Der Abhang war vereist gewesen, auf den er mit der Geburt seinen Fuß gesetzt hatte, seitdem glitt er hinab, höchstens gelang es dann und wann, mit der Wucht widerständlicher Bewegungen hier und da eine winzige Richtungsänderung zu bewirken, die aber an dem Sturz selbst nichts ändern konnte."
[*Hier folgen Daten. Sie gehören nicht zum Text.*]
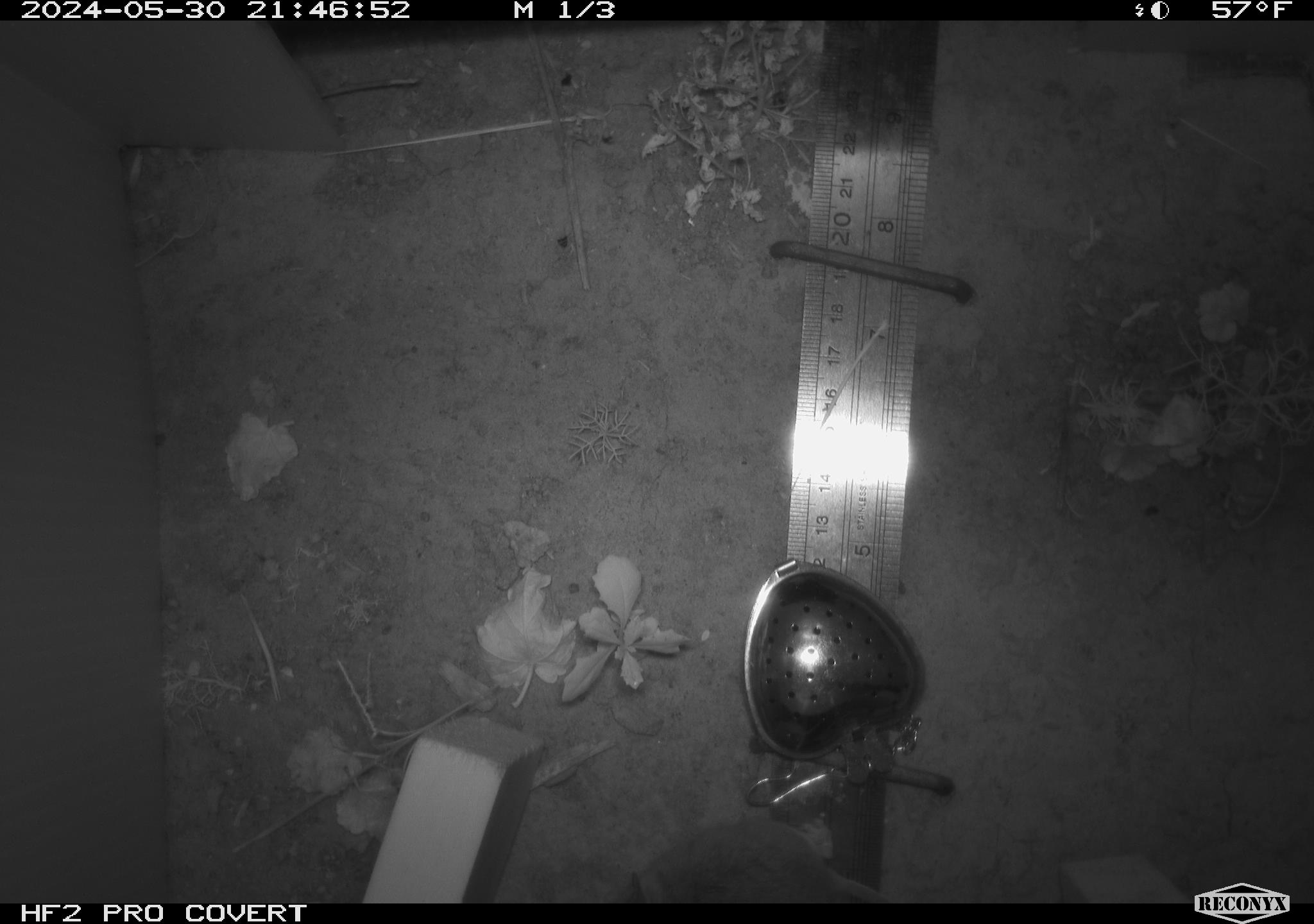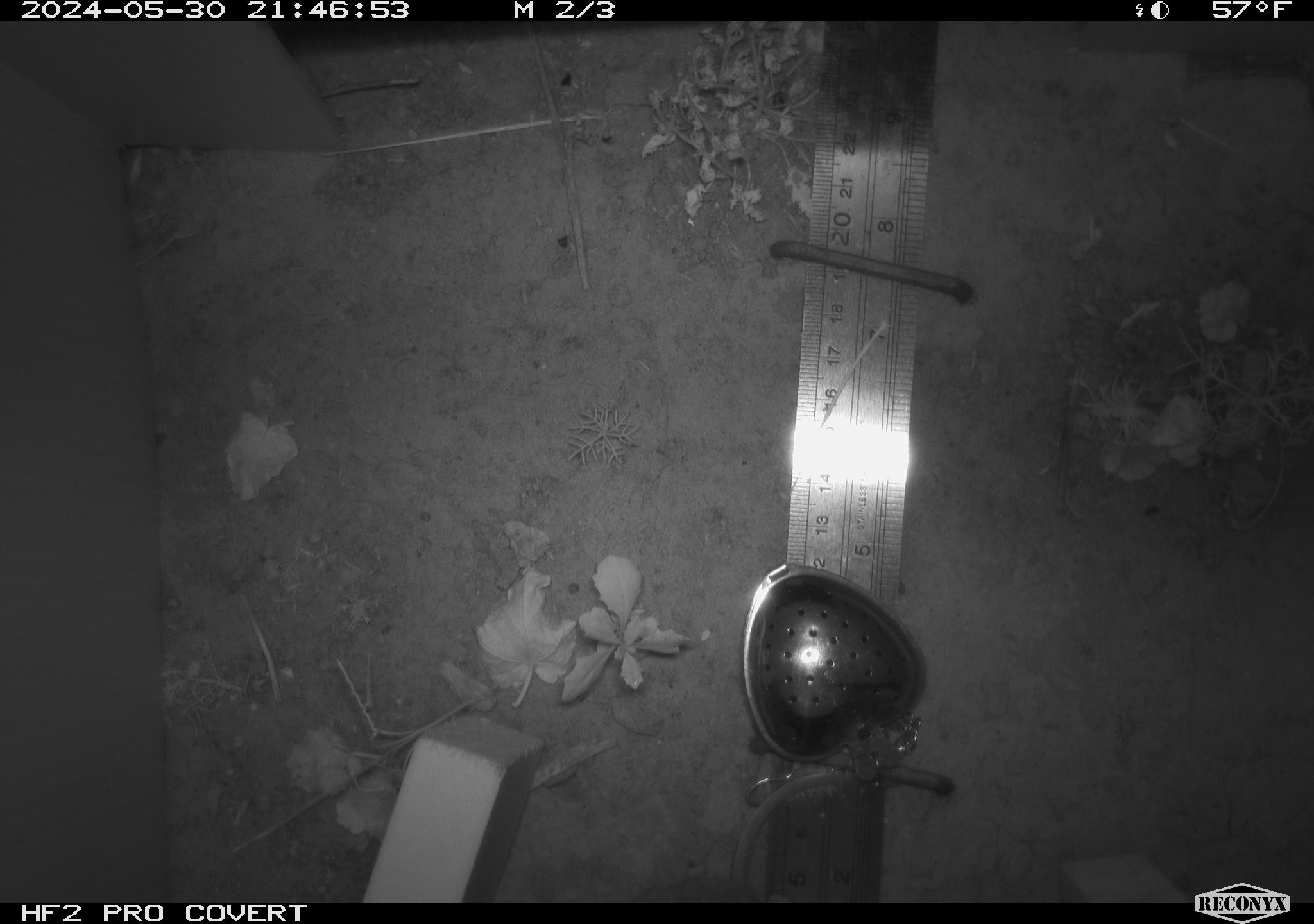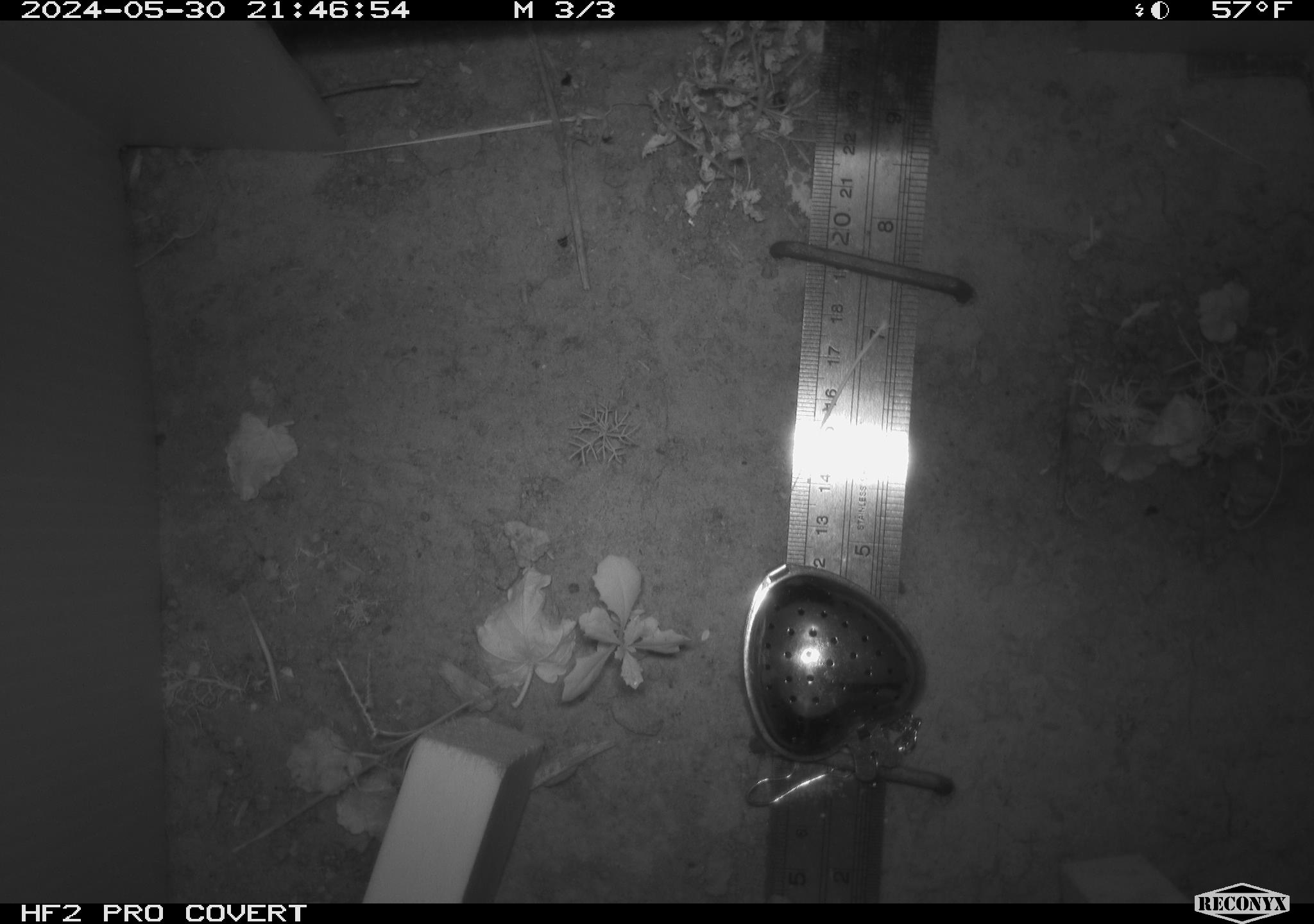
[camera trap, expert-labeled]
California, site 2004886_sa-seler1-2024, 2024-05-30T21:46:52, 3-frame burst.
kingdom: Animalia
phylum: Chordata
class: Mammalia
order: Rodentia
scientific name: Rodentia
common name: woodrat or rat or mouse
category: woodrat or rat or mouse species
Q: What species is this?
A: Woodrat or rat or mouse species (woodrat or rat or mouse) (Rodentia).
Und immer wieder begleitet er ihn auf seinen Besuchen in dem japanischen Teehaus:
Es wäre gleich, woher er käme. Aber er würde sein japanisches Haus aufsuchen, jeden Tag. Den Weg hinab. Erst sieht er nur das Dach. Endlich, nach der letzten Wegbiegung, das Haus. Der Bambuszaun, die Tür, die er öffnet, um den steinbelegten Vorplatz zu betreten. Sich im Wasserbecken die Hände reinigen. Den Mund spülen. Über den Trittstein zum Haus hinaufsteigen. Die Schuhe zurückstellen. Sich niederbeugend durch die niedrige Tür hinein, durch seinen „Kriecheingang“, das Haus mit erzwungener Verbeugung betretend, die ihn Demut lehrt. Demut – was für ein Wort, längst aus der Bedeutung geflossen, ein Verlust! Demut – etwa vor dem Haus? Ja, auch vor dem Haus. Indem er mit gesenktem Kopf und gebeugtem Rücken sein Haus betreten muss, wird er erniedrigt – noch ein verfallenes Wort! So erinnert ihn sein Haus daran, nicht wichtig zu sein, keinen Wert darzustellen. Es hat auch nicht auf ihn gewartet. Will ihn nicht beherbergen. Nicht einmal schützen. Es hat nichts Besonderes mit ihm vor. Nur ihn beim Betreten daran gemahnen: Er ist nichts Ausgesuchtes.